Pegasus ahırlarının önüne geldiğimde bir süre olduğum yerde durup yapıya baktım. Kampa geldiğim anda her melezin bir pegasusu olduğunu öğrenmiştim. Daha yeni geldiğim için bir pegasusum yoktu, ancak olmasını çok istiyordum.
Sakin adımlarla ahıra girdiğmde pegasuslar huysuzlaştı. Hayvan -birkaç istisna hariç- benden korkarlardı, babamdan nefret etsem de Thanatos'un kızıydım ve bu nedenle yakınımda olmak istemezlerdi. Sanırım pegasuslarda da bu dürtü vardı. Korkularına aldırmadan pegasusları incelemeye başladım.
Çok yaklaşıp onları iyice korkutmadan ilerlerken sakince bana bakan bir pegasusla göz göze geldim. Bembeyazdı, ancak yelesi altın sarısıydı ve kanatlarının uçları da öyleydi. Masmavi gözleri gökyüzünü andırıyordu ve bana özgürlüğü hatırlatıyordu. Çok sevimliydi, ancak çok da asil görünüşlüydü. Bölmesinin kapısına yapışmış, onu oradan çıkarmam için yalvaran gözlerle bana bakıyordu. Benden korkmaması beni şaşkınlığa sürüklerken birkaç adım yaklaştım ve "Merhaba kızım." diye mırıldandım.

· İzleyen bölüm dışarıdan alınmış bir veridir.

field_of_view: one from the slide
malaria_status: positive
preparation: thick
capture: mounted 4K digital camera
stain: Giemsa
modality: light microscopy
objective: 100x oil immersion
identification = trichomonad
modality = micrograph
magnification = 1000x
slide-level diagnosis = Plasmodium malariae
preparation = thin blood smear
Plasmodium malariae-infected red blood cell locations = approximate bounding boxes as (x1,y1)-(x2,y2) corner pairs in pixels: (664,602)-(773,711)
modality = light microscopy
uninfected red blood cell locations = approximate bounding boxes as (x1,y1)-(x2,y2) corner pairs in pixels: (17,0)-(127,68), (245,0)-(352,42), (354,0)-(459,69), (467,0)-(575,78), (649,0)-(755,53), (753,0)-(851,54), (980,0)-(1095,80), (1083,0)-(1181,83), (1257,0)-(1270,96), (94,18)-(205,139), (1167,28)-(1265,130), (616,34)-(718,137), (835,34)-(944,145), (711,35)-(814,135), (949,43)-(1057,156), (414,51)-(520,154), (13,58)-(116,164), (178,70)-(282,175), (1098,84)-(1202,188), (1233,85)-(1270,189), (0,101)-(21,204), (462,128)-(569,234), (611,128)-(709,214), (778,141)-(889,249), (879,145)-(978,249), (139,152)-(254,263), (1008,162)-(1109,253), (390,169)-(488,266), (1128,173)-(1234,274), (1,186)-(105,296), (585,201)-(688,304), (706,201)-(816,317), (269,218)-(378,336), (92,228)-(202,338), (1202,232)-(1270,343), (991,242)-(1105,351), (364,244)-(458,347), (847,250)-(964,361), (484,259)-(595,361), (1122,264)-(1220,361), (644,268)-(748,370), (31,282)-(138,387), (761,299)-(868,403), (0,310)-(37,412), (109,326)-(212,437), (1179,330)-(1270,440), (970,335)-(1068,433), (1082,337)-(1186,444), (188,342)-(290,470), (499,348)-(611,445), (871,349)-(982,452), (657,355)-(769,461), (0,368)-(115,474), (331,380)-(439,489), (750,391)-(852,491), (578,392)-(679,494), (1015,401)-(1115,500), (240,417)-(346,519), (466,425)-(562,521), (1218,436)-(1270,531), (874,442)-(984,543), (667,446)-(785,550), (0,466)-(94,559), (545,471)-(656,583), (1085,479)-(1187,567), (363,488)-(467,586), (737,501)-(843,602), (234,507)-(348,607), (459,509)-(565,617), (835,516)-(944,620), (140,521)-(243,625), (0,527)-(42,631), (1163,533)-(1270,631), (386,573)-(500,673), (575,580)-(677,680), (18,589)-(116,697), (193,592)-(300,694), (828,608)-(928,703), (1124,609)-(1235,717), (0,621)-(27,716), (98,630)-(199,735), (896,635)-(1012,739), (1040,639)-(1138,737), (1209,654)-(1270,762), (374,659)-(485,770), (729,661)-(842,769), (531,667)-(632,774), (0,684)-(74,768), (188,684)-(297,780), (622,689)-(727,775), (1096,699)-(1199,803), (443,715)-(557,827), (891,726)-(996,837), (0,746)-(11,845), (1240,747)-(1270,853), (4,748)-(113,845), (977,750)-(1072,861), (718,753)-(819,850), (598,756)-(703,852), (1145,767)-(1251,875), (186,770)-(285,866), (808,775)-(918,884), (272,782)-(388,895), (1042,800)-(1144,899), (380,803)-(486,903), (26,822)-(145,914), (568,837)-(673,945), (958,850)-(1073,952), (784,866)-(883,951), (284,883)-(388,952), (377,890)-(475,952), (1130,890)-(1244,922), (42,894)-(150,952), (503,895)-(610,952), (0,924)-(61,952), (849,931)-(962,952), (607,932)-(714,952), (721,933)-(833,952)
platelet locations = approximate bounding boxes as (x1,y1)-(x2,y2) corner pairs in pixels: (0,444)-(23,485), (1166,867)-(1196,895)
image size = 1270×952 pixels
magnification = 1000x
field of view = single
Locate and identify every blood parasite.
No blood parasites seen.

'Merhaba' dercesine kişneyince gülümseyerek "Ben Marcela, benden korkmayan tek pegasussun. Bu çok ilginç ve mutluluk verici." dedim. Gerçekten de öyleydi, şu ana kadar benden korkmayan tek hayvan köpeğim Fairy'di ve bu şirin köpekçik dayımla New York'taydı! Ah, ben kampa geldiğimi dayıma haber vermemiştim ve meraktan deliye dönmüş olmalıydı!
En kısa sürede dayımla iletişime geçmeyi aklımın bir köşesine not ettikten sonra sevimli dostuma döndüm ve "Benim pegasusum olmak ister misin?" diye sordum. Bir sahibi yoktu, eğer sahibi olsaydı pegasusa verdiği isim kapıda adı yazardı. Bana 'Evet!' gibi gelen bir kişnemeden sonra "O halde adın Hayat olsun." dedim.
Bir süre daha yeni arkadaşımla takıldıktan sonra ahırdan çıktım ve koşarak kulübeme gittim. Hemen dayımı aramazsam beni affetmesi için çok geç kalabilirdim.